>>>

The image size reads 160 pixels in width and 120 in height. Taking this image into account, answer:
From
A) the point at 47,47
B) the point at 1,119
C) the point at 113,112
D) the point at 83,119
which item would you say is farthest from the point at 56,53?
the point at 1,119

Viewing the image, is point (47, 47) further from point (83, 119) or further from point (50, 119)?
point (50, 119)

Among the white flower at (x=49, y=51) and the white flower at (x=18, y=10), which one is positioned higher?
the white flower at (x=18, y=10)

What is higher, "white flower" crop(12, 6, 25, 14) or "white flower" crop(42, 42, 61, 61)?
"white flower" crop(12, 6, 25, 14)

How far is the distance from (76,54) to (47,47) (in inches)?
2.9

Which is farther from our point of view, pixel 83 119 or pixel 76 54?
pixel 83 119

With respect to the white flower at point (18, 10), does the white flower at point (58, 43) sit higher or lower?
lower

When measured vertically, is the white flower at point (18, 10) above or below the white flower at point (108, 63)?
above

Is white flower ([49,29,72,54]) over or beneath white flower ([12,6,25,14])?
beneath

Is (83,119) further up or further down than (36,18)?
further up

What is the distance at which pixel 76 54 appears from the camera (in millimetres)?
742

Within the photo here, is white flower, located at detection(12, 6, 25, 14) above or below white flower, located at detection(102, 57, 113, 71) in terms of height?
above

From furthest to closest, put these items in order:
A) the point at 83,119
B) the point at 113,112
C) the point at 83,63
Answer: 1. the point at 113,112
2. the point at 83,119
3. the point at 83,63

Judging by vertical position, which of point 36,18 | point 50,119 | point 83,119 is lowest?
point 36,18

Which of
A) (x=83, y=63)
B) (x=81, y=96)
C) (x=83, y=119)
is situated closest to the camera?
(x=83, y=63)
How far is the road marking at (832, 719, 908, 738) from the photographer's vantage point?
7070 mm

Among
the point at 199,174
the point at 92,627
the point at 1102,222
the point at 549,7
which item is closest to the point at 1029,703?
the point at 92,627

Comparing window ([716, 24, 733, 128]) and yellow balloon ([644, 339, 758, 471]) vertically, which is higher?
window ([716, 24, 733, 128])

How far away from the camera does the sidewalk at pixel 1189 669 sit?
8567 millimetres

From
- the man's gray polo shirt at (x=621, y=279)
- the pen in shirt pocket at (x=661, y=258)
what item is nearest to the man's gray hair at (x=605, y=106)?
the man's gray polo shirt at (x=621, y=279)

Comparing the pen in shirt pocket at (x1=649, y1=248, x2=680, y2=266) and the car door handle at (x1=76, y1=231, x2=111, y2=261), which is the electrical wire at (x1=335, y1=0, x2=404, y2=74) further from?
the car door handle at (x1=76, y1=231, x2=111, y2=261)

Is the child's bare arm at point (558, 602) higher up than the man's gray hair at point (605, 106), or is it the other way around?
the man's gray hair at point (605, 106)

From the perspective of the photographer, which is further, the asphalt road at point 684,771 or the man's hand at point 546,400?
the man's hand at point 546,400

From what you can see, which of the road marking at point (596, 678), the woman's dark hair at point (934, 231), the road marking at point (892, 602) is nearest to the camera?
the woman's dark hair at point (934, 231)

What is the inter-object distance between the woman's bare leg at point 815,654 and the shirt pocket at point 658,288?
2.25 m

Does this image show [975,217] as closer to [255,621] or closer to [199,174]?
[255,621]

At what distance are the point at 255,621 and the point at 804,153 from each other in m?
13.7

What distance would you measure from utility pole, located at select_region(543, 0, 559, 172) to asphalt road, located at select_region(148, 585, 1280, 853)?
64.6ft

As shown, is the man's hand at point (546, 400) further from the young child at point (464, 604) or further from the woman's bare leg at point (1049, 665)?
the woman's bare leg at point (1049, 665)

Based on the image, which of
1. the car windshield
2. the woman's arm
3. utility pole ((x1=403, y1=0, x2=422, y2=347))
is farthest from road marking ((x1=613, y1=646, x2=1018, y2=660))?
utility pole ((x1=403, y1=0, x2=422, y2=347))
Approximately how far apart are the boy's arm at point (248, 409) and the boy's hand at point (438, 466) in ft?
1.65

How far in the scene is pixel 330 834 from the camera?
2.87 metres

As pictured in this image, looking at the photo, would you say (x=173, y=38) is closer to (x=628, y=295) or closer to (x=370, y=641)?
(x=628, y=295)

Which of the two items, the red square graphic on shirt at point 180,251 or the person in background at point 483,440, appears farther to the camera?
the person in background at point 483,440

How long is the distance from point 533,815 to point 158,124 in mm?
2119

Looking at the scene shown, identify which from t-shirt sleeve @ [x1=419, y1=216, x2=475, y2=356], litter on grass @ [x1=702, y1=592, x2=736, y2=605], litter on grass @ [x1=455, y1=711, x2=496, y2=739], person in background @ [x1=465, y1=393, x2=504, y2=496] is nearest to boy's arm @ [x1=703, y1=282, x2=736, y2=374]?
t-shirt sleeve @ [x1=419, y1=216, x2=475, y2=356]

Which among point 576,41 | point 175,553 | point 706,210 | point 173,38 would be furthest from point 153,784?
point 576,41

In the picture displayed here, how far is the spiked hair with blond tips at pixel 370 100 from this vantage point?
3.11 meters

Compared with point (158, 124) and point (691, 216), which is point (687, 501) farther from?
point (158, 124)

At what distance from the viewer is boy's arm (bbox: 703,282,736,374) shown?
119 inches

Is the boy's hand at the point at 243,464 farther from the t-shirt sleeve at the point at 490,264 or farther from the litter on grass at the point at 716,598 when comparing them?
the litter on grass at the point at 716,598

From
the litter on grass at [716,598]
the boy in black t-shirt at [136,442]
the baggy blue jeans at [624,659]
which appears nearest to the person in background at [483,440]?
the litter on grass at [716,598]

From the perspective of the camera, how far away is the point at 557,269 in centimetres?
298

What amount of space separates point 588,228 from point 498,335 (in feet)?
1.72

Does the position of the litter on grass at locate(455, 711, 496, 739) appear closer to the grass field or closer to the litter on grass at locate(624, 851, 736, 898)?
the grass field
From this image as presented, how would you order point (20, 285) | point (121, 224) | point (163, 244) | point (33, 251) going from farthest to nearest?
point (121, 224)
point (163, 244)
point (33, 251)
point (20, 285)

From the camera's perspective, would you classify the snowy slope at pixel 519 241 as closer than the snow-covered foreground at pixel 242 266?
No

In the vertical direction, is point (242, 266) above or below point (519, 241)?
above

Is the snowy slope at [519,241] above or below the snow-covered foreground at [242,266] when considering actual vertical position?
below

<<<

#### [Written instruction]
Reformat all of the material above as a numbered list, omitting blank lines.

#### [Expected output]
1. The image size reads 160 pixels in width and 120 in height. Taking this image into account, answer:
2. From
3. A) the point at 47,47
4. B) the point at 1,119
5. C) the point at 113,112
6. D) the point at 83,119
7. which item would you say is farthest from the point at 56,53?
8. the point at 1,119
9. Viewing the image, is point (47, 47) further from point (83, 119) or further from point (50, 119)?
10. point (50, 119)
11. Among the white flower at (x=49, y=51) and the white flower at (x=18, y=10), which one is positioned higher?
12. the white flower at (x=18, y=10)
13. What is higher, "white flower" crop(12, 6, 25, 14) or "white flower" crop(42, 42, 61, 61)?
14. "white flower" crop(12, 6, 25, 14)
15. How far is the distance from (76,54) to (47,47) (in inches)?
16. 2.9
17. Which is farther from our point of view, pixel 83 119 or pixel 76 54?
18. pixel 83 119
19. With respect to the white flower at point (18, 10), does the white flower at point (58, 43) sit higher or lower?
20. lower
21. When measured vertically, is the white flower at point (18, 10) above or below the white flower at point (108, 63)?
22. above
23. Is white flower ([49,29,72,54]) over or beneath white flower ([12,6,25,14])?
24. beneath
25. Is (83,119) further up or further down than (36,18)?
26. further up
27. What is the distance at which pixel 76 54 appears from the camera (in millimetres)?
28. 742
29. Within the photo here, is white flower, located at detection(12, 6, 25, 14) above or below white flower, located at detection(102, 57, 113, 71) in terms of height?
30. above
31. From furthest to closest, put these items in order:
32. A) the point at 83,119
33. B) the point at 113,112
34. C) the point at 83,63
35. Answer: 1. the point at 113,112
36. 2. the point at 83,119
37. 3. the point at 83,63
38. Judging by vertical position, which of point 36,18 | point 50,119 | point 83,119 is lowest?
39. point 36,18
40. Which of
41. A) (x=83, y=63)
42. B) (x=81, y=96)
43. C) (x=83, y=119)
44. is situated closest to the camera?
45. (x=83, y=63)
46. How far is the road marking at (832, 719, 908, 738) from the photographer's vantage point?
47. 7070 mm
48. Among
49. the point at 199,174
50. the point at 92,627
51. the point at 1102,222
52. the point at 549,7
53. which item is closest to the point at 1029,703?
54. the point at 92,627
55. Comparing window ([716, 24, 733, 128]) and yellow balloon ([644, 339, 758, 471]) vertically, which is higher?
56. window ([716, 24, 733, 128])
57. How far away from the camera does the sidewalk at pixel 1189 669 sit?
58. 8567 millimetres
59. From
60. - the man's gray polo shirt at (x=621, y=279)
61. - the pen in shirt pocket at (x=661, y=258)
62. what item is nearest to the man's gray hair at (x=605, y=106)?
63. the man's gray polo shirt at (x=621, y=279)
64. Comparing the pen in shirt pocket at (x1=649, y1=248, x2=680, y2=266) and the car door handle at (x1=76, y1=231, x2=111, y2=261), which is the electrical wire at (x1=335, y1=0, x2=404, y2=74) further from?
65. the car door handle at (x1=76, y1=231, x2=111, y2=261)
66. Is the child's bare arm at point (558, 602) higher up than the man's gray hair at point (605, 106), or is it the other way around?
67. the man's gray hair at point (605, 106)
68. From the perspective of the photographer, which is further, the asphalt road at point 684,771 or the man's hand at point 546,400?
69. the man's hand at point 546,400
70. From what you can see, which of the road marking at point (596, 678), the woman's dark hair at point (934, 231), the road marking at point (892, 602) is nearest to the camera?
71. the woman's dark hair at point (934, 231)
72. What is the inter-object distance between the woman's bare leg at point 815,654 and the shirt pocket at point 658,288?
73. 2.25 m
74. Does this image show [975,217] as closer to [255,621] or closer to [199,174]?
75. [255,621]
76. At what distance are the point at 255,621 and the point at 804,153 from each other in m?
77. 13.7
78. What distance would you measure from utility pole, located at select_region(543, 0, 559, 172) to asphalt road, located at select_region(148, 585, 1280, 853)?
79. 64.6ft
80. As shown, is the man's hand at point (546, 400) further from the young child at point (464, 604) or further from the woman's bare leg at point (1049, 665)?
81. the woman's bare leg at point (1049, 665)
82. Based on the image, which of
83. 1. the car windshield
84. 2. the woman's arm
85. 3. utility pole ((x1=403, y1=0, x2=422, y2=347))
86. is farthest from road marking ((x1=613, y1=646, x2=1018, y2=660))?
87. utility pole ((x1=403, y1=0, x2=422, y2=347))
88. Approximately how far apart are the boy's arm at point (248, 409) and the boy's hand at point (438, 466) in ft?
89. 1.65
90. How far in the scene is pixel 330 834 from the camera?
91. 2.87 metres
92. As pictured in this image, looking at the photo, would you say (x=173, y=38) is closer to (x=628, y=295) or closer to (x=370, y=641)?
93. (x=628, y=295)
94. Which of the two items, the red square graphic on shirt at point 180,251 or the person in background at point 483,440, appears farther to the camera?
95. the person in background at point 483,440
96. How long is the distance from point 533,815 to point 158,124 in mm?
97. 2119
98. Looking at the scene shown, identify which from t-shirt sleeve @ [x1=419, y1=216, x2=475, y2=356], litter on grass @ [x1=702, y1=592, x2=736, y2=605], litter on grass @ [x1=455, y1=711, x2=496, y2=739], person in background @ [x1=465, y1=393, x2=504, y2=496] is nearest to boy's arm @ [x1=703, y1=282, x2=736, y2=374]?
99. t-shirt sleeve @ [x1=419, y1=216, x2=475, y2=356]
100. Which among point 576,41 | point 175,553 | point 706,210 | point 173,38 would be furthest from point 153,784?
101. point 576,41
102. In the picture displayed here, how far is the spiked hair with blond tips at pixel 370 100 from this vantage point?
103. 3.11 meters
104. Compared with point (158, 124) and point (691, 216), which is point (687, 501) farther from?
105. point (158, 124)
106. At what distance from the viewer is boy's arm (bbox: 703,282,736,374) shown?
107. 119 inches
108. Is the boy's hand at the point at 243,464 farther from the t-shirt sleeve at the point at 490,264 or farther from the litter on grass at the point at 716,598 when comparing them?
109. the litter on grass at the point at 716,598
110. From
111. the litter on grass at [716,598]
112. the boy in black t-shirt at [136,442]
113. the baggy blue jeans at [624,659]
114. which appears nearest to the person in background at [483,440]?
115. the litter on grass at [716,598]
116. From the perspective of the camera, how far away is the point at 557,269 in centimetres?
117. 298
118. What amount of space separates point 588,228 from point 498,335 (in feet)?
119. 1.72
120. Does the position of the litter on grass at locate(455, 711, 496, 739) appear closer to the grass field or closer to the litter on grass at locate(624, 851, 736, 898)?
121. the grass field
122. From this image as presented, how would you order point (20, 285) | point (121, 224) | point (163, 244) | point (33, 251) going from farthest to nearest?
123. point (121, 224)
124. point (163, 244)
125. point (33, 251)
126. point (20, 285)
127. From the camera's perspective, would you classify the snowy slope at pixel 519 241 as closer than the snow-covered foreground at pixel 242 266?
128. No
129. In the vertical direction, is point (242, 266) above or below point (519, 241)?
130. above
131. Is the snowy slope at [519,241] above or below the snow-covered foreground at [242,266] when considering actual vertical position?
132. below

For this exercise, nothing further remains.